→ DIRECTIVE
From the data below, pull out each line that contains the word "closest".

<<<<

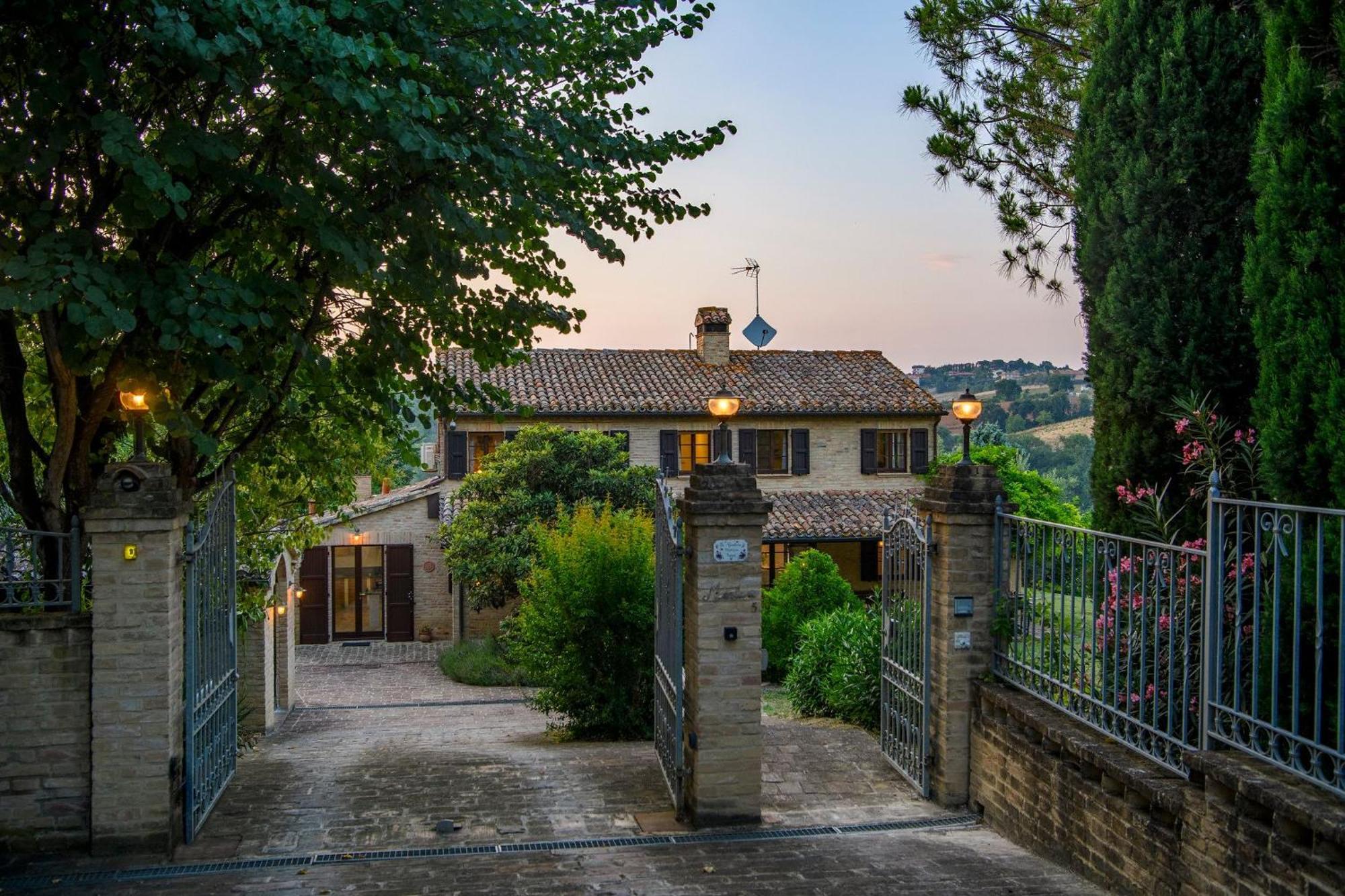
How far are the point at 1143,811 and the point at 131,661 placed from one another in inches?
246

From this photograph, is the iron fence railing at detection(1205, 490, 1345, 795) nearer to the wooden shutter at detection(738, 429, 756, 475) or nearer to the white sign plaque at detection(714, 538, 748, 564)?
the white sign plaque at detection(714, 538, 748, 564)

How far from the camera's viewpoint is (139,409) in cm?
672

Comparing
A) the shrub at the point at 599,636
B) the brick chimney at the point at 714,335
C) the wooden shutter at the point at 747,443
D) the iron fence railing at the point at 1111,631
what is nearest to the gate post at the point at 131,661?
the shrub at the point at 599,636

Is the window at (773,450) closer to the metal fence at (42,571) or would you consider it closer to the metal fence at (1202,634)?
the metal fence at (1202,634)

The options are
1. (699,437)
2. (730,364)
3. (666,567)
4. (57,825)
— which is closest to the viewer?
(57,825)

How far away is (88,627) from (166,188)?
3.03 m

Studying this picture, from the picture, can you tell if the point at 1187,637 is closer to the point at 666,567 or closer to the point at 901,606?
the point at 901,606

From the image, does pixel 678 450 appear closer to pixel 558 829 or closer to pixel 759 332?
pixel 759 332

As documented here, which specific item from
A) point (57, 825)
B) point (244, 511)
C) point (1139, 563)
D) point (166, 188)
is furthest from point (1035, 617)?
point (244, 511)

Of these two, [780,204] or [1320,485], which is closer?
[1320,485]

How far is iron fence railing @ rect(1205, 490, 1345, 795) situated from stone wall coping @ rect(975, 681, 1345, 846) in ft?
0.28

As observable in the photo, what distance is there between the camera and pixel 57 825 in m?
6.56

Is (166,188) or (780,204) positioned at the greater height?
(780,204)

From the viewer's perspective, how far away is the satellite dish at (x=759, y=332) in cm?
2758
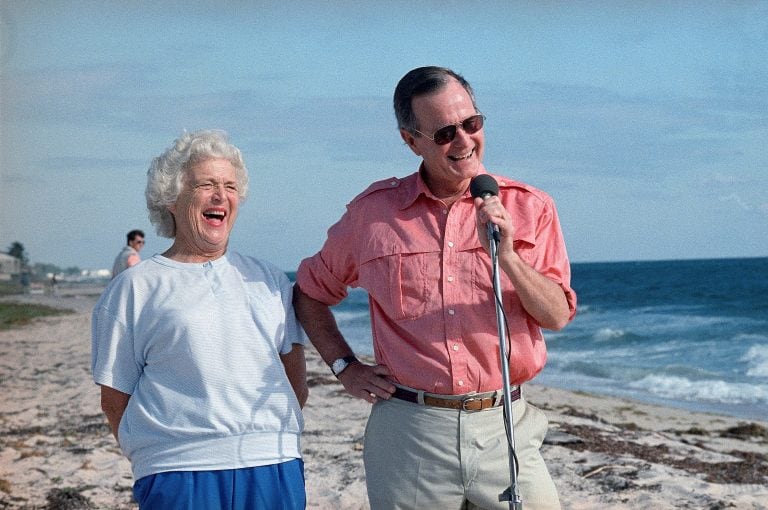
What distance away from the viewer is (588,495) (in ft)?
18.3

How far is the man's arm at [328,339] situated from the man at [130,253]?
6582 millimetres

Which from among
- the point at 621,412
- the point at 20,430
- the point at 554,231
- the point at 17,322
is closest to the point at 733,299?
the point at 17,322

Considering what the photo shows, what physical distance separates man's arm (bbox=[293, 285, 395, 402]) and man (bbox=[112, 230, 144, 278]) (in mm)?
6582

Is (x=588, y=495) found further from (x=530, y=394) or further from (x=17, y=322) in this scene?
(x=17, y=322)

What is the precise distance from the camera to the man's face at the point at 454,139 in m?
2.75

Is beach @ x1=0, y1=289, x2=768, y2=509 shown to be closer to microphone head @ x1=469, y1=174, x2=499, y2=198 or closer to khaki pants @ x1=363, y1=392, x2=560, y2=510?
khaki pants @ x1=363, y1=392, x2=560, y2=510

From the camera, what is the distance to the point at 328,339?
302 cm

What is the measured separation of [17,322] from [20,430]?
664 inches

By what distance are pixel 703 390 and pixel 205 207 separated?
1300 cm

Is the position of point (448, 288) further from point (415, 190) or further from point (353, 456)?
point (353, 456)

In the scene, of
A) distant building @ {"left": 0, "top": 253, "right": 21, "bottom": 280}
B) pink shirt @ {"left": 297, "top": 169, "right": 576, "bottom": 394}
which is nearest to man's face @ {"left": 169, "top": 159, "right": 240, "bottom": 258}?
pink shirt @ {"left": 297, "top": 169, "right": 576, "bottom": 394}

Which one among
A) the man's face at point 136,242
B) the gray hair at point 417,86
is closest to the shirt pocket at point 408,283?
the gray hair at point 417,86

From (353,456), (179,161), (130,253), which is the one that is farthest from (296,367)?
(130,253)

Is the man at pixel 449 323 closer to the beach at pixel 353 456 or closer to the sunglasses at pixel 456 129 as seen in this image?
the sunglasses at pixel 456 129
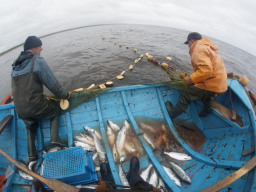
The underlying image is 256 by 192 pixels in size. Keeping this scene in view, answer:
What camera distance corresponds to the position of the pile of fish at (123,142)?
4.00 meters

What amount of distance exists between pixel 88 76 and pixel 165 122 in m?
9.88

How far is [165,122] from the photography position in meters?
4.93

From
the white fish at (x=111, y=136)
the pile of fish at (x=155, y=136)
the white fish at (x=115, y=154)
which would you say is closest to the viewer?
the white fish at (x=115, y=154)

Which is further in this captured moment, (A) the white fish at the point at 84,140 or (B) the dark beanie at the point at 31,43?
(A) the white fish at the point at 84,140

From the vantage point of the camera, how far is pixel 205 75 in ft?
13.5

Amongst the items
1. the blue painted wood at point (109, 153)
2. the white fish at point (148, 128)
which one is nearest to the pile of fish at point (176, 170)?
the white fish at point (148, 128)

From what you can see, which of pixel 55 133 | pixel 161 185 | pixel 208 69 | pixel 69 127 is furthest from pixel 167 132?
pixel 55 133

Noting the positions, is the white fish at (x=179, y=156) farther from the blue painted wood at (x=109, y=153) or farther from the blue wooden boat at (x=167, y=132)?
the blue painted wood at (x=109, y=153)

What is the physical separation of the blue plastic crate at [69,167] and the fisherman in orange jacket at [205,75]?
11.6ft

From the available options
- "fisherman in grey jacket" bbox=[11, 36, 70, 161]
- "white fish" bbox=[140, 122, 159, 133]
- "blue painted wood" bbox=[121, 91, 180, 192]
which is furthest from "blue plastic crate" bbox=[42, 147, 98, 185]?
"white fish" bbox=[140, 122, 159, 133]

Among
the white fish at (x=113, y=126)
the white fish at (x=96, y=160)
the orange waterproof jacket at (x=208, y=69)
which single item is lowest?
the white fish at (x=96, y=160)

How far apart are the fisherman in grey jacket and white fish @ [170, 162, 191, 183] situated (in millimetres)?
3186

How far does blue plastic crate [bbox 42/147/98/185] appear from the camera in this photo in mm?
3008

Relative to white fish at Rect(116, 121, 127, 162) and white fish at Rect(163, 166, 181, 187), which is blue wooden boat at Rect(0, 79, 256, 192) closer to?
white fish at Rect(163, 166, 181, 187)
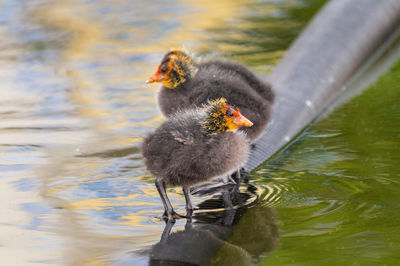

>>>>

→ WRITTEN REPLY
— which is closest to the viewer?
is closest to the point at 733,299?
is closest to the shirt pocket at point 408,283?
which would you say is closest to the viewer?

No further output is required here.